The investor is going to focus on stocks, market and economic trends, special situations and investment mania. "The current market environment is highly debatable and highly overheated. There is a lot to talk about," he writes. In addition to the reviews, Burry plans to produce question-and-answer sessions, videos and texts by guest authors with narrow expertise. Subscribers, he says, will receive updates once or twice a week on market segments where investment opportunities are emerging, as well as reviews of securities that deserve a detailed look.
Why Burry has launched a new blog
Here's how the investor himself explains it:
- After 25 years professionally managing various Scion funds, I left the hedge fund industry to focus on what I've always loved: writing and sharing investment ideas. In the 1990s, I published Valuestocks.net, which Forbes twice named "Best on the Net," and wrote for Microsoft MSN Money under the pseudonym Value Doc. For years, my letters to Scion Capital investors did all the marketing for me. Cassandra Unchained is a return to the public space, and damn am I excited about it.

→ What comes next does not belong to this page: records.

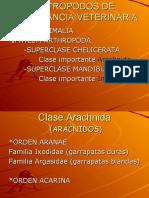 ectoparasitos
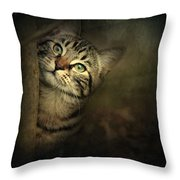 A Little Shy Throw Pillow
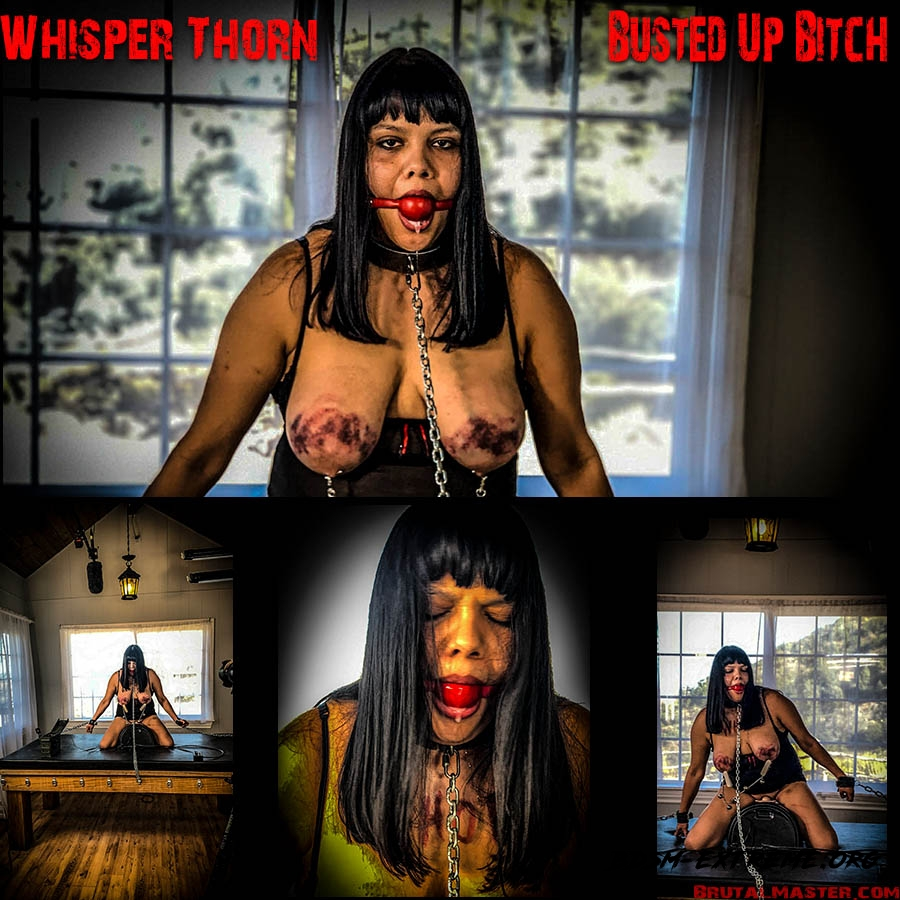 Whisper Thorn Busted Up Bitch (2020/FullHD) [BrutalMaster]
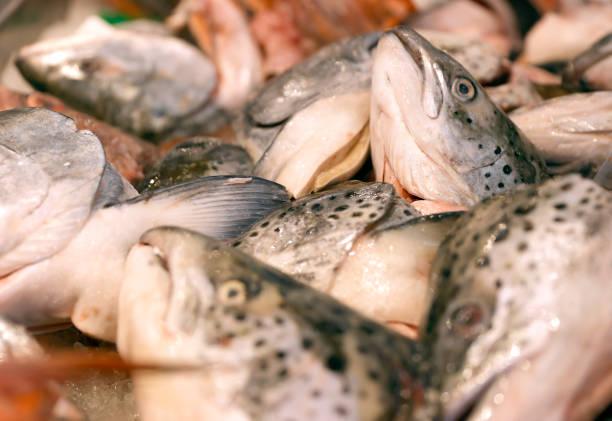 CA: Seafood Prices Surge As Restaurants Struggle To Keep Items On Menus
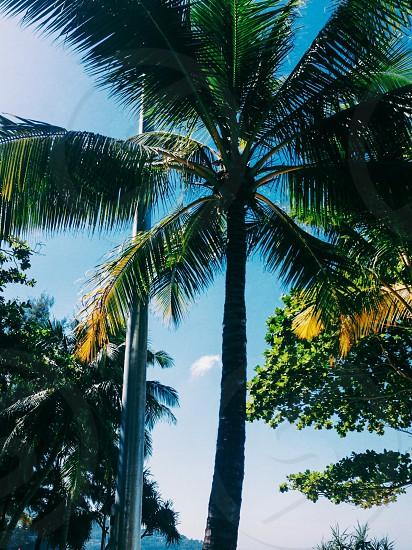 palms palm trees  skyline ocean water  green coconut palm plant tree coconut woody plant palm horizon photo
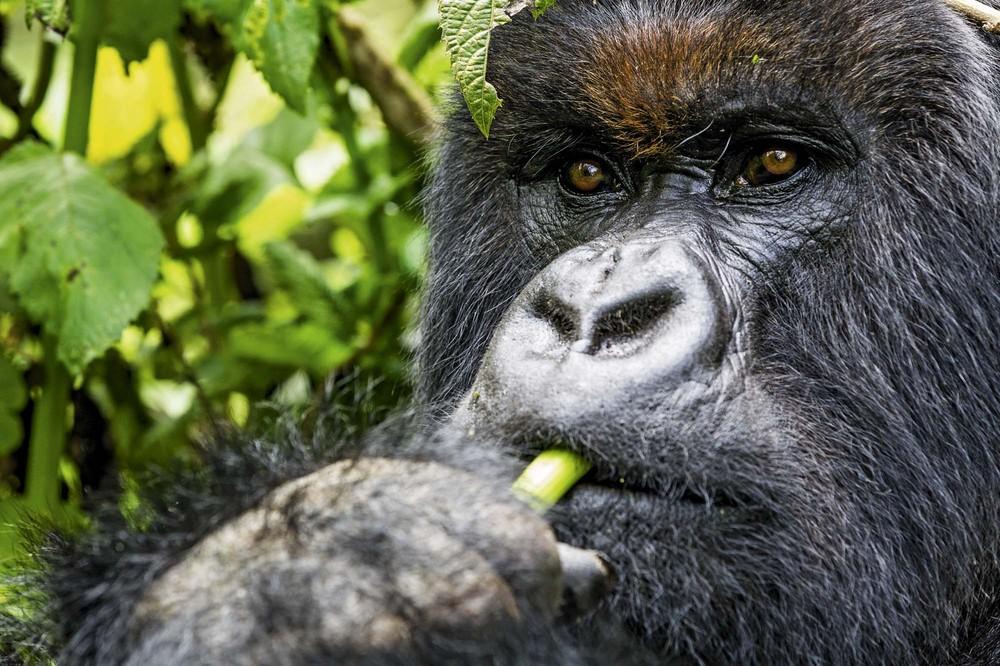 A Drunk Mountain Gorilla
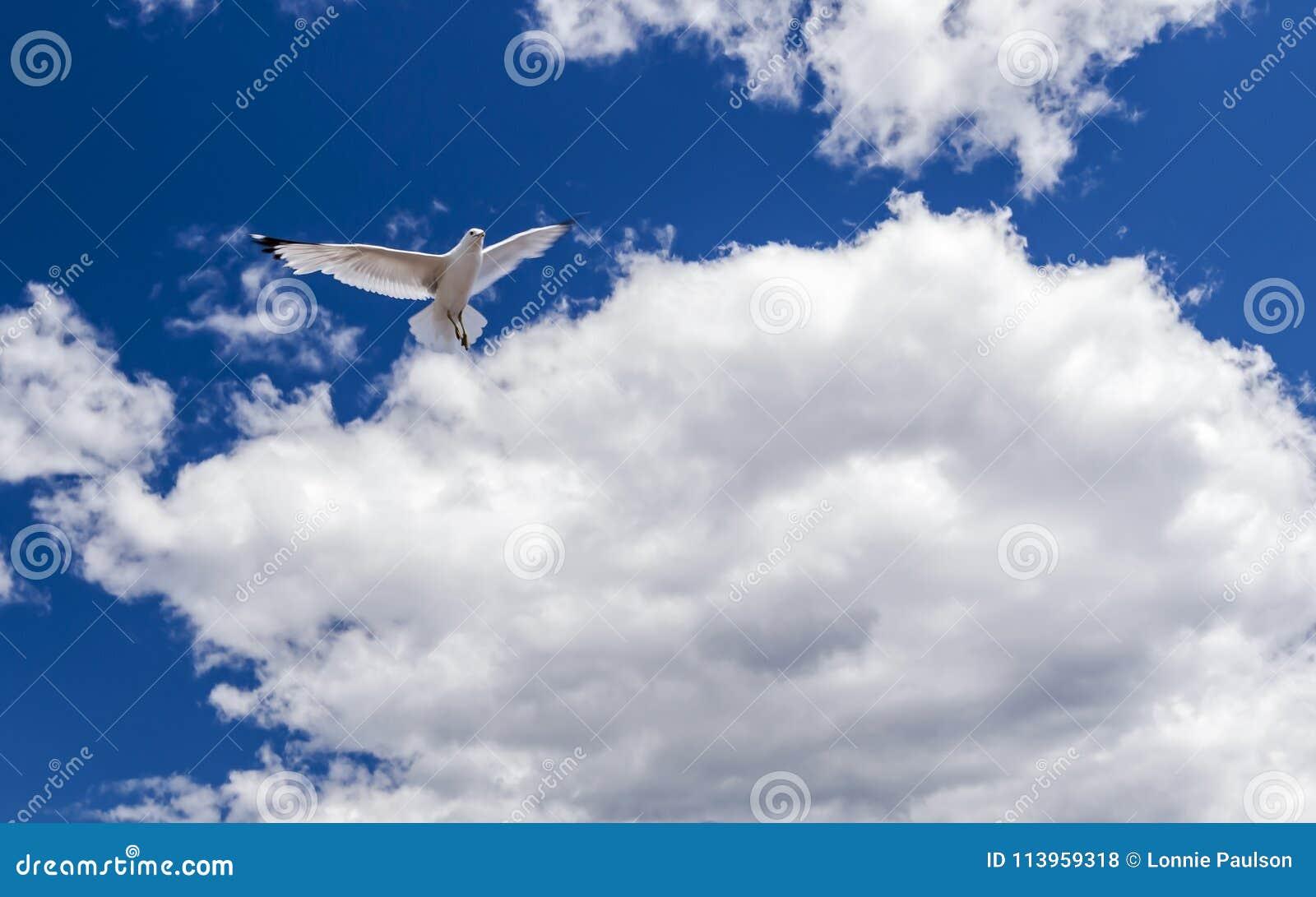 Чайка летания пасьянса
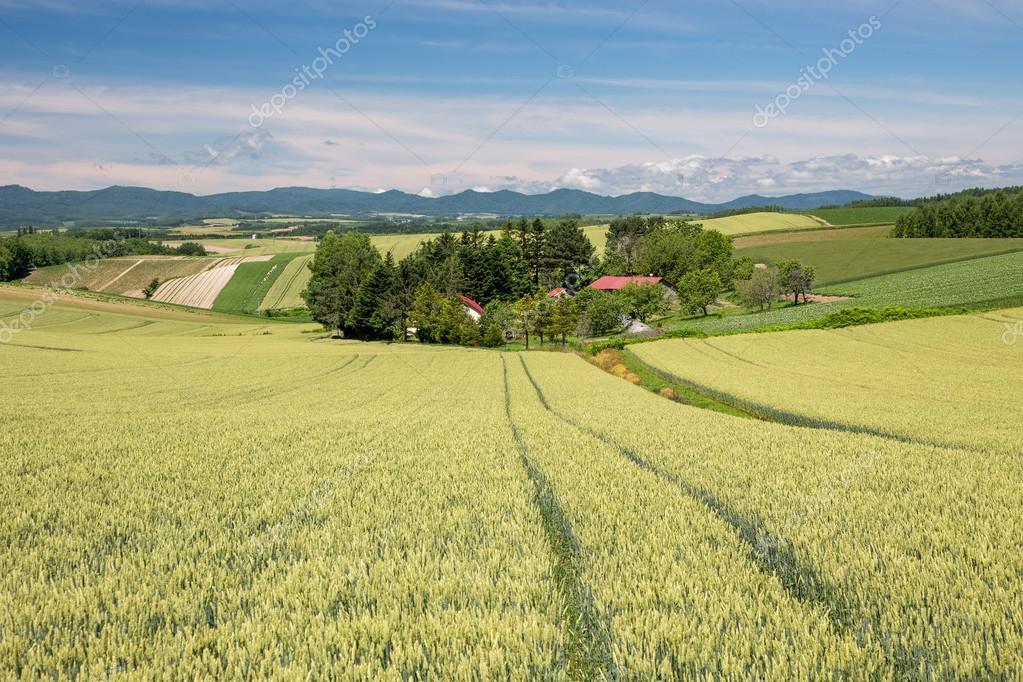 Fields landscape in Japan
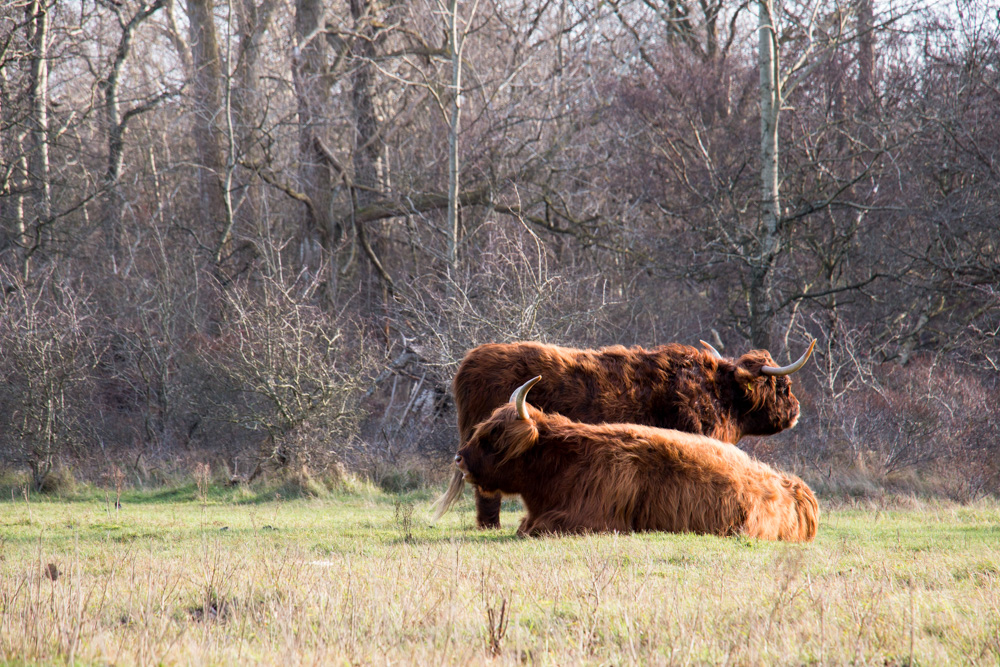 Highland Cows (3)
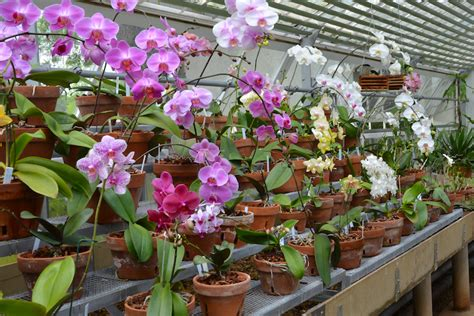 china orchid hill signature plants dales estate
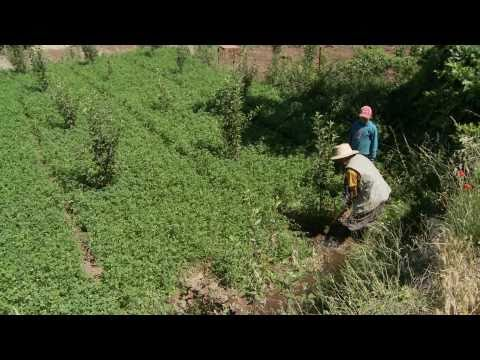 More water equals more fruit for Morocco's farmers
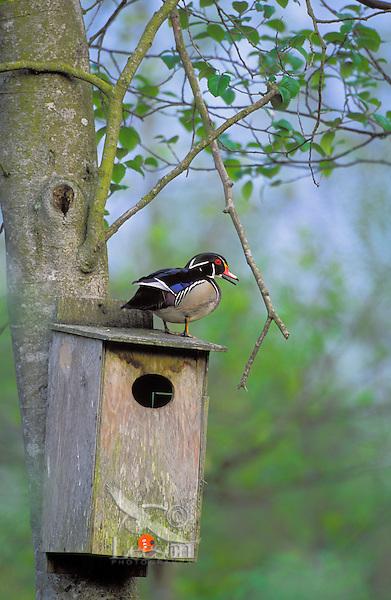 Wood Duck drake on nesting box. Spring. Burnaby Lake, British Columbia, Canada. (Aix sponsa)..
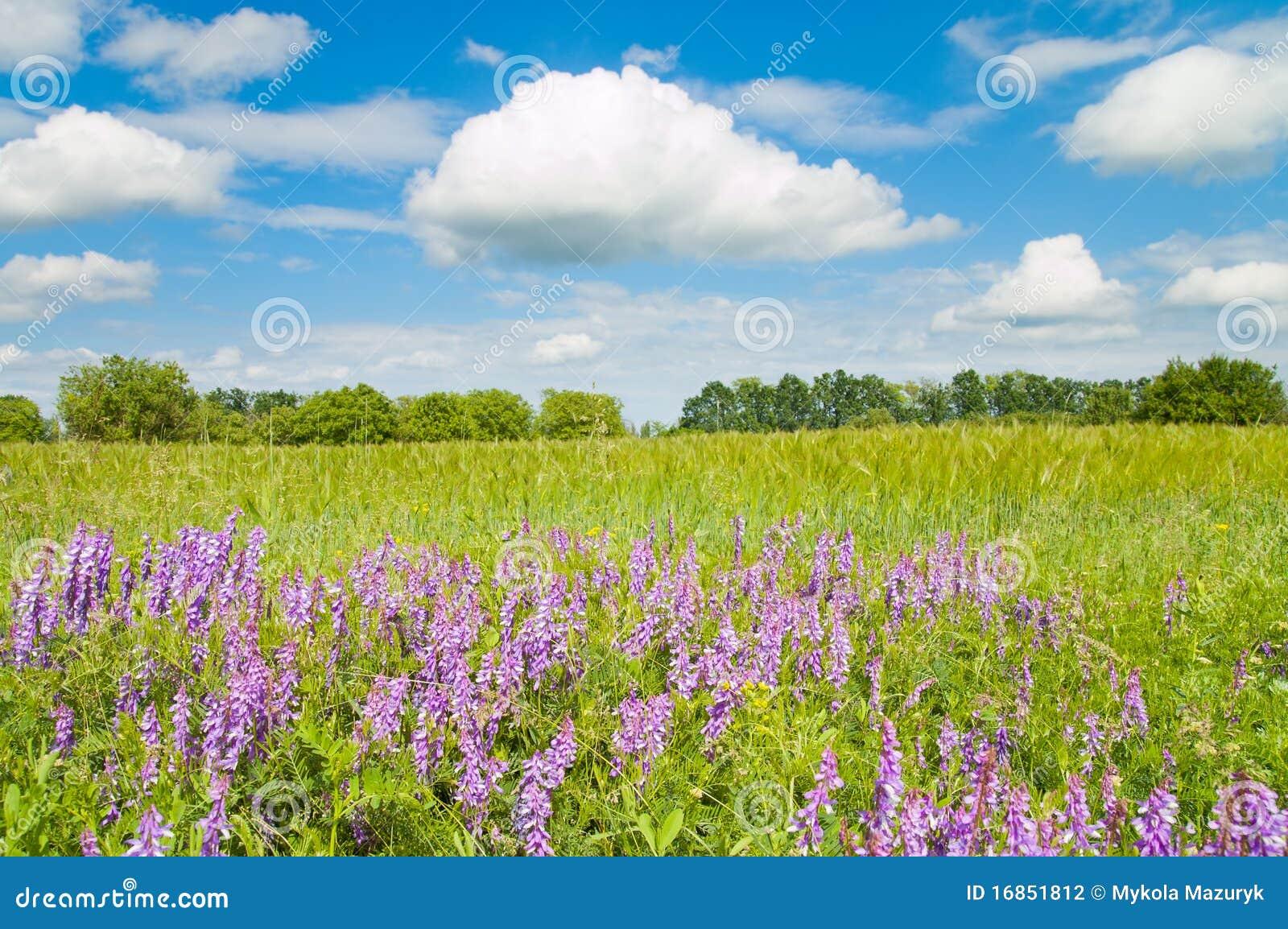 Campo verde com flores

- Professional money management came with regulatory restrictions and compliance requirements that effectively gagged me. Because of these frameworks, I could only publish cryptic scraps of thoughts, if I could write anything at all. Without my commentary or clarification, the media wildly misrepresented the meaning of many of my mandatory reports to the SEC - even causing chaos in the markets and angry controversy that I never wanted. I'm done with that. Cassandra - as Warren Buffett called me during his congressional testimony on the global financial crisis - is free of her chains.
- I'm not retired. This project has my full attention. There is still nothing I enjoy more than analyzing companies and markets every single day. It's not every day, or even every week or month that a great idea is born, but the process itself is enjoyable. And now I am happy to share it with you.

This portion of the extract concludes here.